- Genre: Drama
- Written by: Masafumi Nishida
- Directed by: Taku Ōhara Ken Okada Hideki Fujinami Takehiro Matsuzono Man'yō Hashimoto Yūsuke Horiuchi Daisuke Andō Takashi Fukagawa
- Starring: Mitsuki Takahata Hidetoshi Nishijima Tae Kimura Itsuki Sagara Hana Sugisaki Pierre Taki Kentaro Sakaguchi Mitsuhiro Oikawa Atsushi Itō Osamu Mukai Tsurutaro Kataoka Mao Daichi Toshiaki Karasawa
- Narrated by: Fumi Dan
- Opening theme: "Hanataba o Kimi ni" by Hikaru Utada
- Composer: Koji Endo
- Country of origin: Japan
- Original language: Japanese
- No. of episodes: 156

Production
- Executive producer: Masaru Ochiai
- Producer: Makoto Bonkobara
- Running time: 15 minutes

Original release
- Network: NHK
- Release: April 4 – October 1, 2016

= Toto Neechan =

Japanese television series

Toto Neechan (とと姉ちゃん) is a Japanese television drama series and the 94th asadora on NHK. It premiered on April 4, 2016, and ended on October 1, 2016. The theme song is "Hanataba o Kimi ni" by Hikaru Utada.

§ Exercise tasks
[a] Translate this sentence from the Toto Neechan passage into Spanish: "The theme song is "Hanataba o Kimi ni" by Hikaru Utada."
[b] Repeat the part of the Toto Neechan passage starting with "Toto Neechan (とと姉ちゃん)" and going on through "by Hikaru Utada.".
[c] Does the Toto Neechan passage support each statement below? Answer yes or no for each and quote the deciding words. (i) The series has 156 episodes. (ii) Each episode runs 30 minutes. (iii) The series was broadcast on NHK.

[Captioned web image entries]
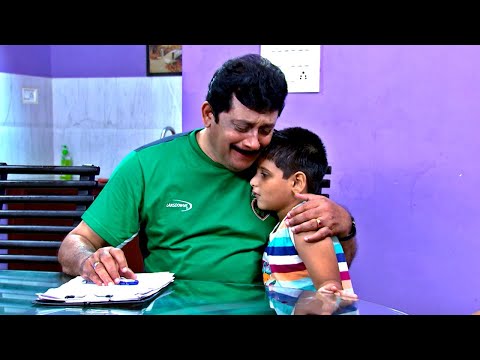 Thatteem Mutteem | Ep 21- Shathru samhaara pooja!  | Mazhavil Manorama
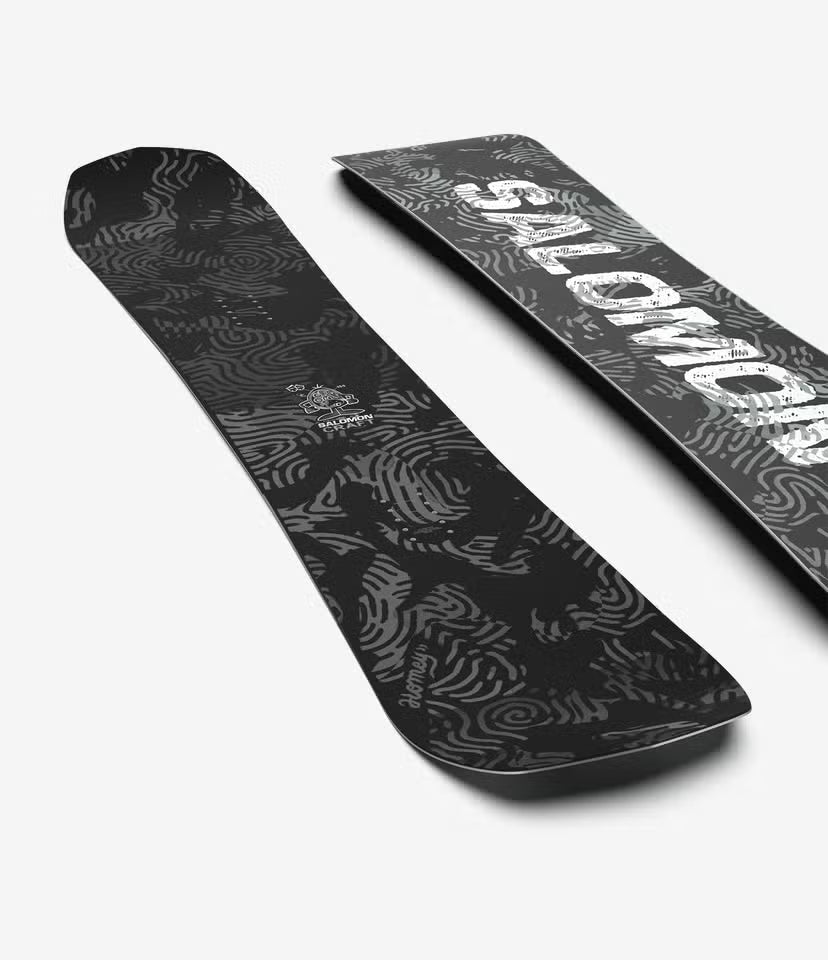 Salomon Craft - Męska deska snowboardowa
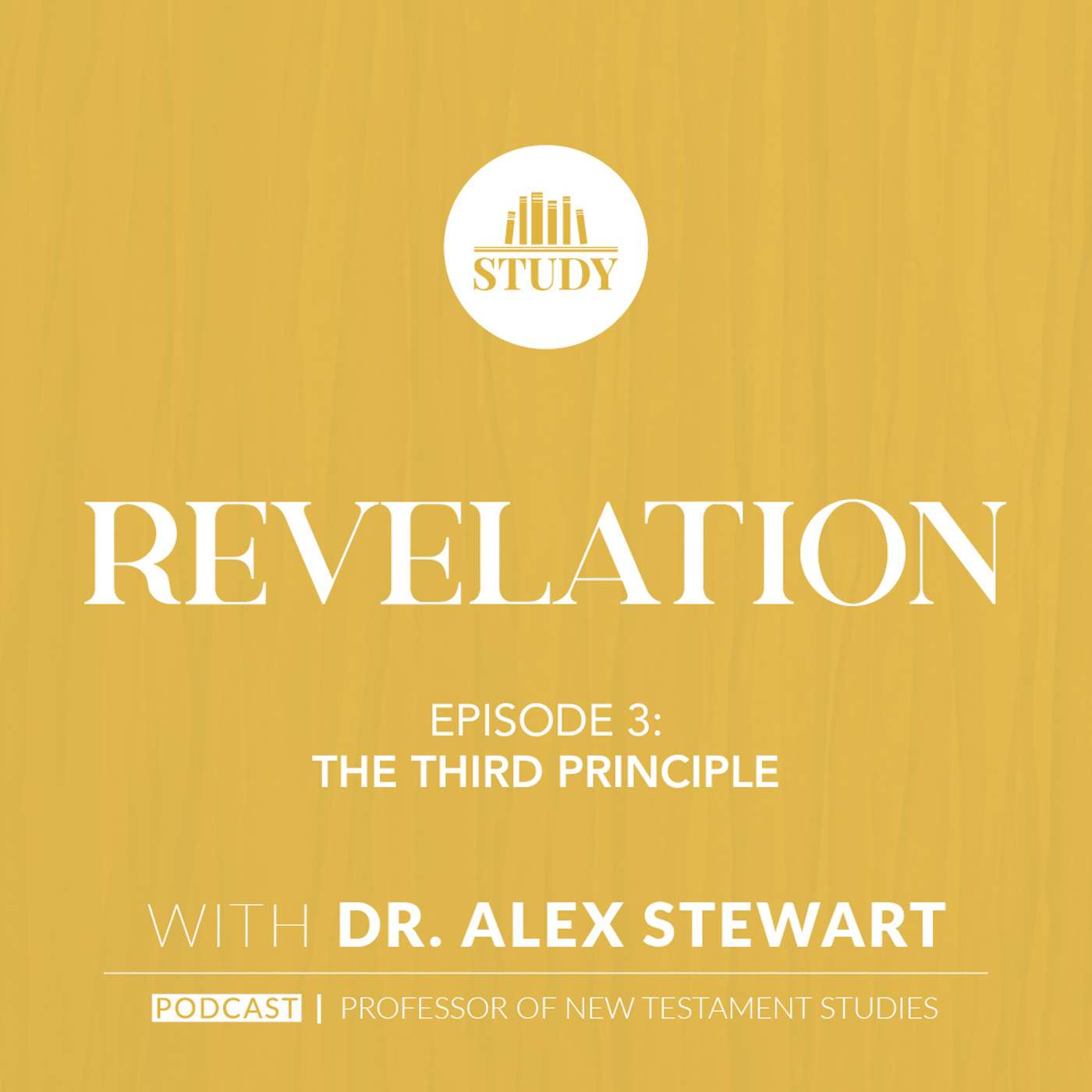 The Study Podcast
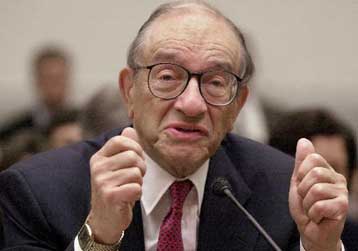 Καμπανάκι για τα δάνεια των αμερικανικών τραπεζών έκρουσε ο πρόεδρος της Fed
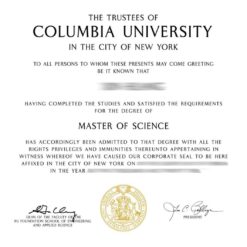Buy Degree from the American University of Integrative Sciences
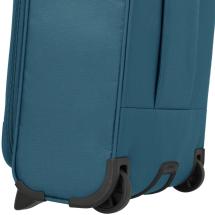 Travelite Jetpack Petrol Lett Kabinkoffert / Kabintrolley 2,2 kg - 55X40X20 - 41 L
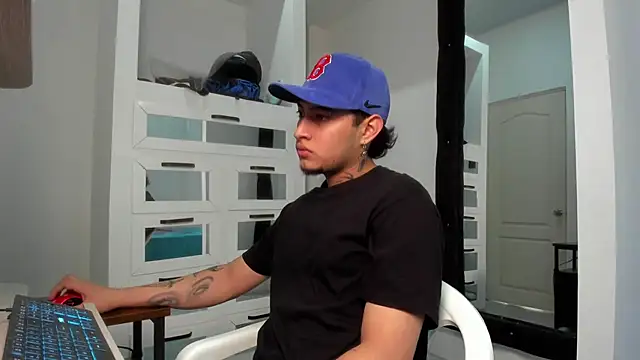 Sky Wild online show from March 2026 08:32:02 PM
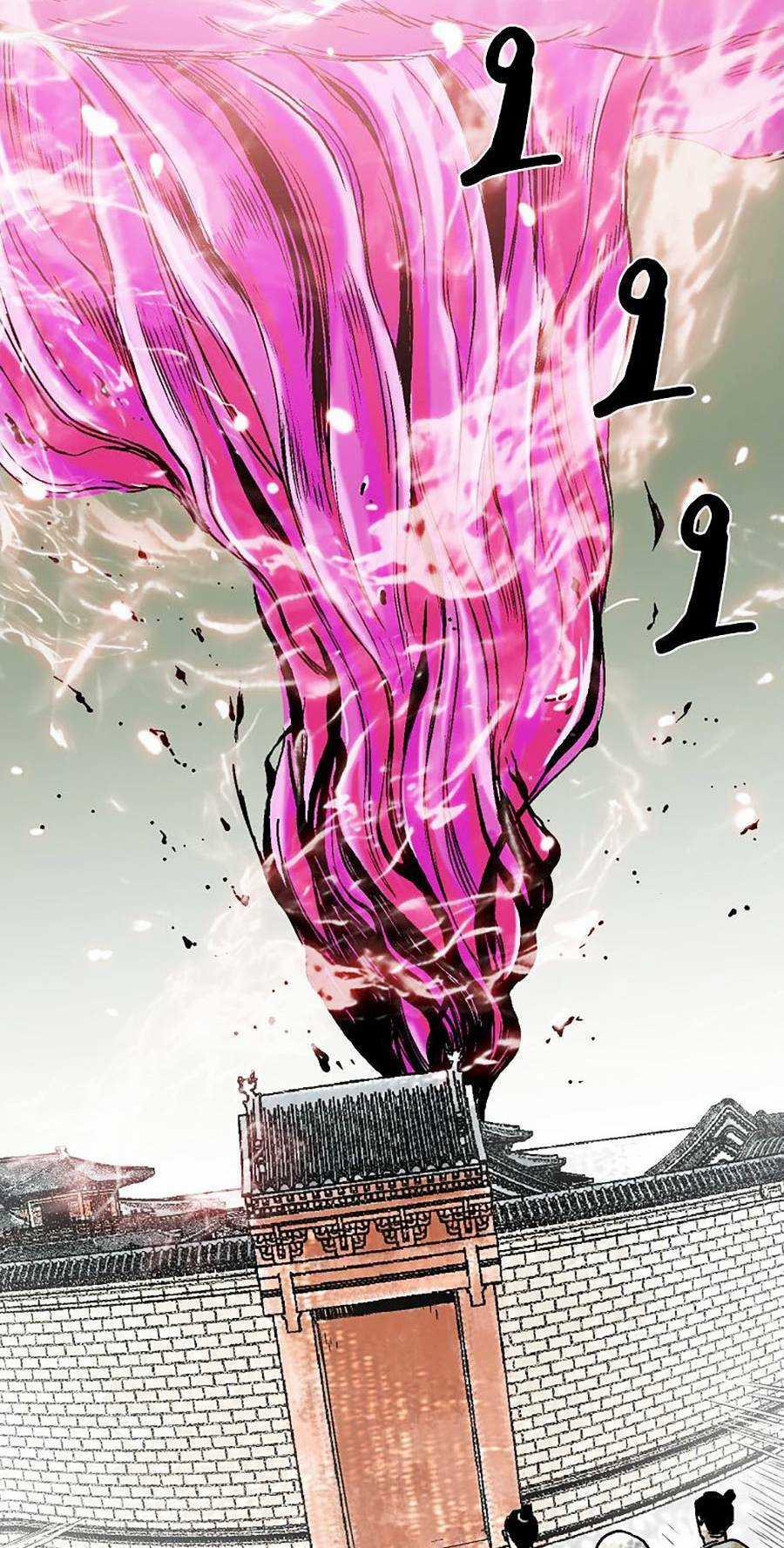 Ma Hiệp Côn Lôn - Chapter 41 - Trang 88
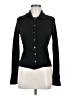 iris Black Long Sleeve Blouse Size M - photo 1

§ Responses per task
[a] La canción principal es «Hanataba o Kimi ni», de Hikaru Utada.

[b]
Toto Neechan (とと姉ちゃん) is a Japanese television drama series and the 94th asadora on NHK. It premiered on April 4, 2016, and ended on October 1, 2016. The theme song is "Hanataba o Kimi ni" by Hikaru Utada.

[c]
(i) Yes: "No. of episodes: 156"
(ii) No: "Running time: 15 minutes"
(iii) Yes: "Network: NHK"